Short exercise A:
Quote the solutions text word for word, starting at "Q1. Define a" and ending at "has uniform composition.".

Source document:
────────
Solutions and Their Properties – Long Answer Questions

Medium Level (Application & Explanation)

Q1. Define a solution, solute, and solvent. Give three real-life examples (including chemical formulas where applicable) and classify each as solid in liquid, gas in liquid, or liquid in liquid.

Answer:

A solution is a homogeneous mixture in which the components are uniformly distributed. The substance that is dissolved is the solute, and the substance doing the dissolving is the solvent.
Example 1: Sugar in water (C₁₂H₂₂O₁₁ in H₂O) — solid in liquid. Sugar molecules disperse uniformly in water.
Example 2: Carbon dioxide in soft drink (CO₂ in H₂O) — gas in liquid. Gas is dissolved under pressure and gives fizz when released.
Example 3: Ethanol in water (C₂H₅OH in H₂O) — liquid in liquid. Ethanol and water are completely miscible, forming a single uniform phase.
In each case the mixture is clear, shows no settling, and has uniform composition.
────────
Short exercise B:
Pick out each line of the listing below that contains the word "windshield".
────────
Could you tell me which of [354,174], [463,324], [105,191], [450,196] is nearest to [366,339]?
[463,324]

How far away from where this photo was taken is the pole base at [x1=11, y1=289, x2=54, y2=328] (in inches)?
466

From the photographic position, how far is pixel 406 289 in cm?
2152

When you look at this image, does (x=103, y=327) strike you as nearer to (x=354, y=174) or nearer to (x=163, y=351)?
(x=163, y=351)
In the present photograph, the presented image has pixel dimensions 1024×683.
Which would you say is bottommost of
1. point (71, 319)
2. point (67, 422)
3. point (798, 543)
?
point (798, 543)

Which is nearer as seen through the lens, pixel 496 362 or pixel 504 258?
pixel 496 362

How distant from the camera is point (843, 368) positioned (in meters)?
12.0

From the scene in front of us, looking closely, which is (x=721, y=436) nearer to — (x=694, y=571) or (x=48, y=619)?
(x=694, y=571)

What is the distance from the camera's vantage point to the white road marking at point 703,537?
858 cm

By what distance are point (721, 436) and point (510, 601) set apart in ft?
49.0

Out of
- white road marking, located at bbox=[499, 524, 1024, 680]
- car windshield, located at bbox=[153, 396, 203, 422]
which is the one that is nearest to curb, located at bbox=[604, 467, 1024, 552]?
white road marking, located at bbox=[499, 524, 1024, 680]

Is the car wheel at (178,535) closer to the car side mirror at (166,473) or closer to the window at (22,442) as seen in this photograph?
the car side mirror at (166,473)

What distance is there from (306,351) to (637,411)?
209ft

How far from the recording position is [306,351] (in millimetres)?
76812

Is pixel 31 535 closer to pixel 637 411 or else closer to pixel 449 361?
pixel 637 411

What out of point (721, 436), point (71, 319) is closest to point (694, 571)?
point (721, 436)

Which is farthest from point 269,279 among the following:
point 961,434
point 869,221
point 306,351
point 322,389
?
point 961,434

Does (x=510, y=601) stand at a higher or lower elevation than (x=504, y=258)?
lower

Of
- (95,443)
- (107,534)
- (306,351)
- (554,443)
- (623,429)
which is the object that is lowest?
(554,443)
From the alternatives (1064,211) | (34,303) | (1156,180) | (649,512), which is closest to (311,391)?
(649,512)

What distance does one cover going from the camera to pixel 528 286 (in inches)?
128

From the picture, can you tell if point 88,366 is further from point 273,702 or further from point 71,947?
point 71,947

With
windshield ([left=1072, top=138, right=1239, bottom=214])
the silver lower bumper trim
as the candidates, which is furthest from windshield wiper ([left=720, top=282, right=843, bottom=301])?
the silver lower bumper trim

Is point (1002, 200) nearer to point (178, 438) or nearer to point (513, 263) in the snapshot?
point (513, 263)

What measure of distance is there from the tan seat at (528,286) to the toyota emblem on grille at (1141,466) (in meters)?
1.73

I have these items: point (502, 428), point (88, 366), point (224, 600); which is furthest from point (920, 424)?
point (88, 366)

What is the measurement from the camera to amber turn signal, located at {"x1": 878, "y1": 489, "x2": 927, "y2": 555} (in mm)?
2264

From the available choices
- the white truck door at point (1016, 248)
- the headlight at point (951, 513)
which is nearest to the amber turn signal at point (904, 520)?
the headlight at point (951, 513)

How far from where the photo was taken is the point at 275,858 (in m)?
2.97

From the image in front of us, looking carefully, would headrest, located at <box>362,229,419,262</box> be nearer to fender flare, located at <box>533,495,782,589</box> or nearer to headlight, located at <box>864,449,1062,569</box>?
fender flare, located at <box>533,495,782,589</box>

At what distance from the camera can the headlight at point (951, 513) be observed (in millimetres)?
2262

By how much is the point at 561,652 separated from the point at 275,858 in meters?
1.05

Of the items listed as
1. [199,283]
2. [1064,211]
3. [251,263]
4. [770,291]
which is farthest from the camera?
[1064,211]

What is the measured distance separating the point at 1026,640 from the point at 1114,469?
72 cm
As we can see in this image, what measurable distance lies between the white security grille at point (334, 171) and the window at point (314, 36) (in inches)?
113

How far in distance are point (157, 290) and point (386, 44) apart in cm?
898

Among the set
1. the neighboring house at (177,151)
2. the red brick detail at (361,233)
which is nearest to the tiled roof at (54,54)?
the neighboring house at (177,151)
────────
Complete response A:
Q1. Define a solution, solute, and solvent. Give three real-life examples (including chemical formulas where applicable) and classify each as solid in liquid, gas in liquid, or liquid in liquid.

Answer:

A solution is a homogeneous mixture in which the components are uniformly distributed. The substance that is dissolved is the solute, and the substance doing the dissolving is the solvent.
Example 1: Sugar in water (C₁₂H₂₂O₁₁ in H₂O) — solid in liquid. Sugar molecules disperse uniformly in water.
Example 2: Carbon dioxide in soft drink (CO₂ in H₂O) — gas in liquid. Gas is dissolved under pressure and gives fizz when released.
Example 3: Ethanol in water (C₂H₅OH in H₂O) — liquid in liquid. Ethanol and water are completely miscible, forming a single uniform phase.
In each case the mixture is clear, shows no settling, and has uniform composition.

Complete response B:
- car windshield, located at bbox=[153, 396, 203, 422]
windshield ([left=1072, top=138, right=1239, bottom=214])
as the candidates, which is furthest from windshield wiper ([left=720, top=282, right=843, bottom=301])?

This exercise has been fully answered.